## Mathematics of Machine Learning

### Chapter 3: Linear classification methods
### Section 3.4: Soft SVM Rule

In [None]:
import numpy as np
import scipy.optimize as opt
import matplotlib.pyplot as plt

#### (0) Data Preparation

Generate the training data

In [None]:
# Size of the dataset
m = 25

In [None]:
np.random.seed(17)
x = np.random.uniform(low=-3, high=3, size=(2, m))
# print(x)

In [None]:
# true parameters
w_true = np.array([[1], [2]])
# print(w_true)

In [None]:
# Probabilities for label +1 according to the Bernoulli model with h_{w_true,0}
p = 1/(1 + np.exp(-(np.dot(w_true.T, x))))
# print(p)

In [None]:
# Dice out the random markers according to the probabilities p
y = 2*(np.random.uniform(low=0, high=1, size=(1, m)) <= p) - 1
# print(y)

In [None]:
# load data
x = np.genfromtxt("data_svm_soft_X.csv", delimiter=',')
y = np.genfromtxt("data_svm_soft_Y.csv", delimiter=',')
y = np.array([y])
# print(x)
# print(y)

#### (1) Soft SVM Rule

In [None]:
# both terms are equally weighted
lam = 1/m
print(lam)

In [None]:
# Define loss function
def hinge(w, x, y): 
    return np.amax(np.append(1 - np.multiply(y, np.dot(w.T, x)), np.zeros((1, m)), axis=0), axis=0)

In [None]:
# Determine the solution
def fun(w): return lam * np.linalg.norm(w)**2 + np.mean(hinge(w, x, y))

In [None]:
w_S, RS_min, iter, funcalls, warnflag = opt.fmin(fun, np.zeros((2, 1)), maxfun=100000, full_output=True)
print(w_S)

In [None]:
w_S = np.array([[i] for i in w_S])

 #### (1.1) Plot the objective function

In [None]:
# discretize w1 and w2
w1 = np.array([[i] for i in np.arange(-10*abs(w_S[0]), 10*abs(w_S[0]) + 20*abs(w_S[0])/1000, 20*abs(w_S[0])/1000)]) 
w2 = np.array([[i] for i in np.arange(-10*abs(w_S[1]), 10*abs(w_S[1]) + 20*abs(w_S[1])/1000, 20*abs(w_S[1])/1000)]) 
print(w1.shape)
print(w2.shape)

In [None]:
# Generate discretization grid
WW1, WW2 = np.meshgrid(w1, w2)
W1 = np.ravel(WW1, order='F')
W2 = np.ravel(WW2, order='F')
FW = np.zeros((len(W1), 1))

In [None]:
for i in range(len(W1)):
    ww = np.array([[W1[i]], [W2[i]]])
    FW[i] = fun(ww)

In [None]:
# Generate graphic (contour plot)
fig, ax = plt.subplots()

CS = ax.contour(WW1, WW2, np.reshape(np.log(FW), (len(w1), len(w2))), 25)
# ax.clabel(CS, inline=True, fontsize=10)

# plot learned value
ax.scatter(w_S[0], w_S[1], c="r")
# true
# ax.scatter(w_true[0], w_true[1], marker="+")

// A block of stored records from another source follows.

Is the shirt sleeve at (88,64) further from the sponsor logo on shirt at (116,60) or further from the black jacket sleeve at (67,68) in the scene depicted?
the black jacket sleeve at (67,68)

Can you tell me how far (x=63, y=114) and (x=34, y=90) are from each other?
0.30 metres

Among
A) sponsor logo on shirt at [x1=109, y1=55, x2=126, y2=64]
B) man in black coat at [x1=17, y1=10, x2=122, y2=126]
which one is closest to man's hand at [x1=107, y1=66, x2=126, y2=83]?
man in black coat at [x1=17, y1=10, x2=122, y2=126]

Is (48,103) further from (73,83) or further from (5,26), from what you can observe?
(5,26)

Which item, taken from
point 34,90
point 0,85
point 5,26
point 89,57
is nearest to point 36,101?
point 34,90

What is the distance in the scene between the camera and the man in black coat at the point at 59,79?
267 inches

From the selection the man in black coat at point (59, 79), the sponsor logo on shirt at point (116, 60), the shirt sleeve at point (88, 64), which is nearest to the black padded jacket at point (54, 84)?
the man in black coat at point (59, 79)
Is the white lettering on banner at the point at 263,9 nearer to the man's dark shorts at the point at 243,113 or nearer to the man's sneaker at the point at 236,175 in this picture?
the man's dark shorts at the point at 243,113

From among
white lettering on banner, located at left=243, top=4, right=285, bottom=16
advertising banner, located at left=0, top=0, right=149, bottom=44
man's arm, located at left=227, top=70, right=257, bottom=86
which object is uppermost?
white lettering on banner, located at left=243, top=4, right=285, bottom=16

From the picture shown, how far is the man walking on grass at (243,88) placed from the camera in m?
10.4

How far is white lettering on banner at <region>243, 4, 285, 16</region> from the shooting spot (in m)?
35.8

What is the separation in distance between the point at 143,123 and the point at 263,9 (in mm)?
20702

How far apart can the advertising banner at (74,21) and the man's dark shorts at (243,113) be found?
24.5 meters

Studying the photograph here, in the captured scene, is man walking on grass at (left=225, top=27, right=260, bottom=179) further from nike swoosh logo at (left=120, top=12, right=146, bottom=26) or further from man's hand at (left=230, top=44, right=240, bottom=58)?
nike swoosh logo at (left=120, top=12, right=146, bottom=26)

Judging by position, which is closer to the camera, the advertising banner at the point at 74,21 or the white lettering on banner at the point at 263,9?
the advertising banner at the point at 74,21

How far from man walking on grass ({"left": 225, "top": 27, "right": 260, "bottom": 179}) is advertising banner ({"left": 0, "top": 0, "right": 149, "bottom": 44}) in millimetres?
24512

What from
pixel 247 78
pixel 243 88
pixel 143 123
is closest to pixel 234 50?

ax.set_title('log({:.2f} |w|^2 + R_S(w))'.format(lam))
ax.set_xlabel('w_1')
ax.set_ylabel('w_2')

fig.colorbar(CS)
plt.tight_layout()
plt.show()

#### (2) Plot the training data

In [None]:
fig, ax = plt.subplots()

# First plot the true hyperplane for x in [-3,3]
ax.plot([-3,3], -w_true[0]/w_true[1]*[-3,3], "--k", label="true hyperplane")

# Plot the learned hypothesis
ax.plot([-3,3], -w_S[0]/w_S[1]*[-3,3], "--", c="g", label="SVM learned hyperplane")

# For comparison: plot logistic regression
def RS_log(w): return np.mean(np.log(1 + np.exp(- np.multiply(y, (np.dot(w.T, x))))), axis=1)
w_LR, RS_min, iter, funcalls, warnflag = opt.fmin(RS_log, np.zeros((2, 1)), maxfun=100000, full_output=True)
w_LR = np.array([[i] for i in w_LR])
ax.plot([-3,3], -w_LR[0]/w_LR[1]*[-3,3], "--", c="m", label="Log-Reg learned hyperplane")

# Then enter the classified points
inds = [i for (i, val) in enumerate(y[0]) if val == 1]
indm = [i for (i, val) in enumerate(y[0]) if val == -1]

ax.scatter(x[0][inds], x[1][inds], c="b", marker="+", linewidths = 2)
ax.scatter(x[0][indm], x[1][indm], c="r", marker="d", linewidths = 2)

plt.legend()
plt.xlabel("x_1")
plt.ylabel("x_2")

ax.set(xlim=(-3, 3), ylim=(-3, 3))
fig.tight_layout()